We’ve been here before. Not long ago, the “expert” purveyors of the status quo argued that the delivery of antiretroviral therapy for AIDS was neither cost-effective nor feasible in settings of privation. But a broad coalition of actors—activists, clinicians, scientists, civil society, and, most of all, people living with HIV—refused to accept the prioritization of profits over patients and led a movement that secured needed policy reforms, changed national and global health institutions (while catalyzing the creation of new ones), and made AIDS medicines available to millions in the Global South. In the process, the coalition made a monumental contribution to the broader fight for global health equity: it elevated our imagination of what’s possible when nihilism is rejected in favor of a bold vision of social justice.
Today, COVID-19 reveals that we must do more than just build vertical programs to mitigate HIV or any other single condition. We must insist on robust health systems (public health and care) capable of attending to the complete burden of disease and of fulfilling their functions as core democratic institutions, including progressive public financing of health and social protection. Such efforts are far more likely to yield equitable improvements in population health than are myopic pandemic preparedness initiatives or sporadic humanitarian aid during crises.

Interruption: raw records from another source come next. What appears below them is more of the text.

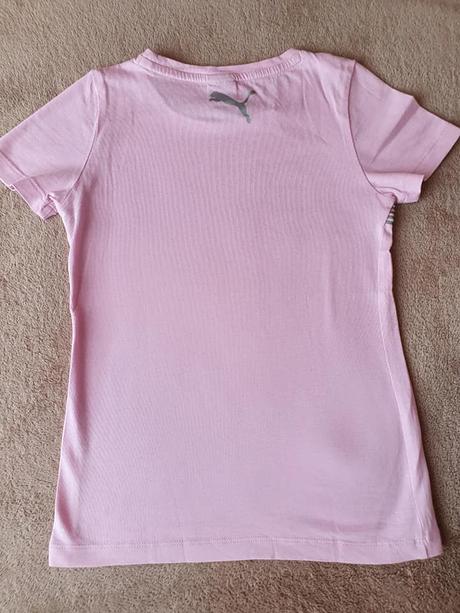 Tričko s krátkym rukávom puma č.128, puma,128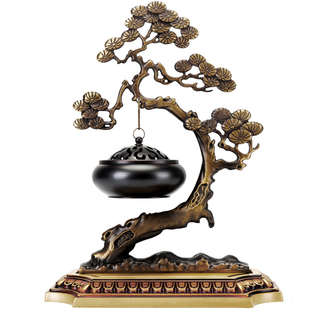北将 家用纯铜悬挂香炉
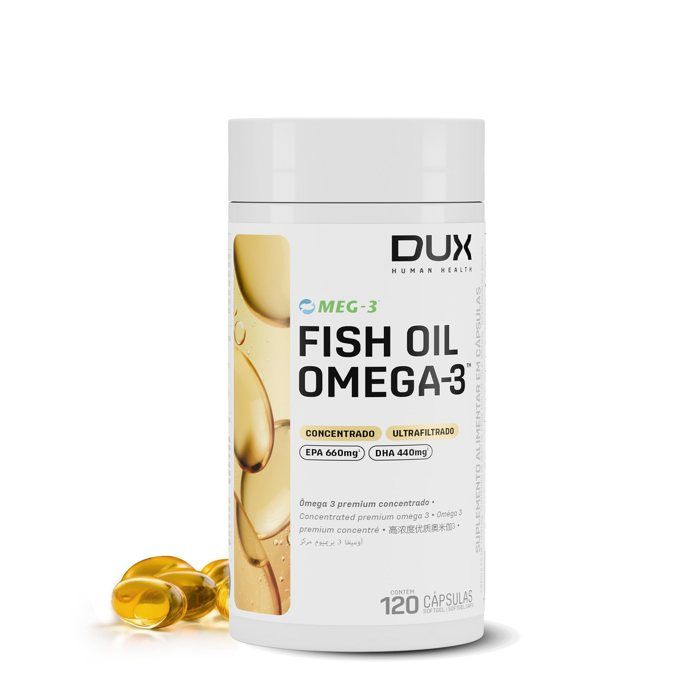 FISH OIL 120 CÁPSULAS DUX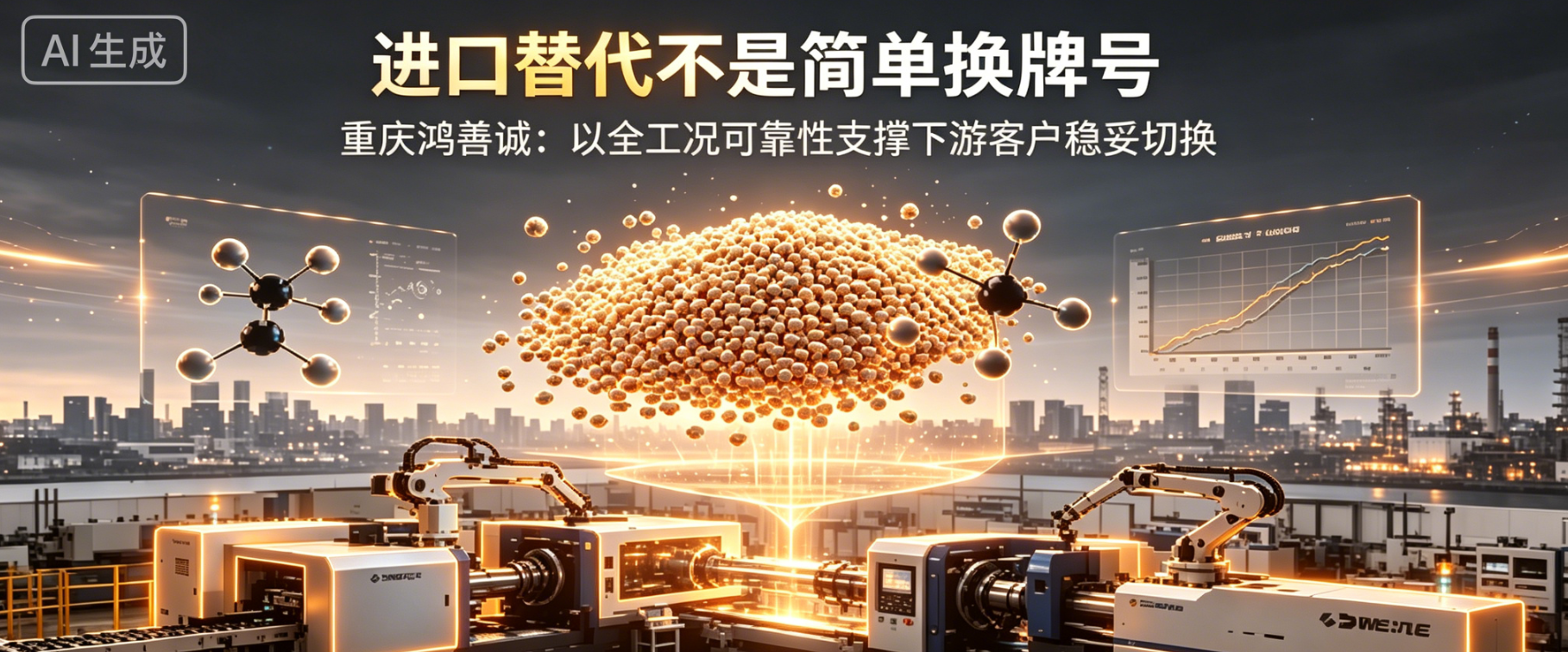 立足产业现实,鸿善诚理性看待改性塑料进口替代趋势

Taking health-related rights seriously also requires us to fight the transnational dynamics across an array of policy areas that systematically undermine the well-being of populations in the Global South. We cannot limit our vision to schemes for interstate transfers of “aid,” which elide the structural injustices embedded in center-periphery dependence, as well as the history of colonial and neocolonial domination through which the North has prospered at the South’s expense. Historical amnesia clouds our capacity to see, and in turn redress, the enduring legacies of this history. Human rights activism should be centrally concerned with repairing our deeply unequal, global political economy and reimagining international governance to enable sustained Global Public Investment in domains ranging from global health to climate justice.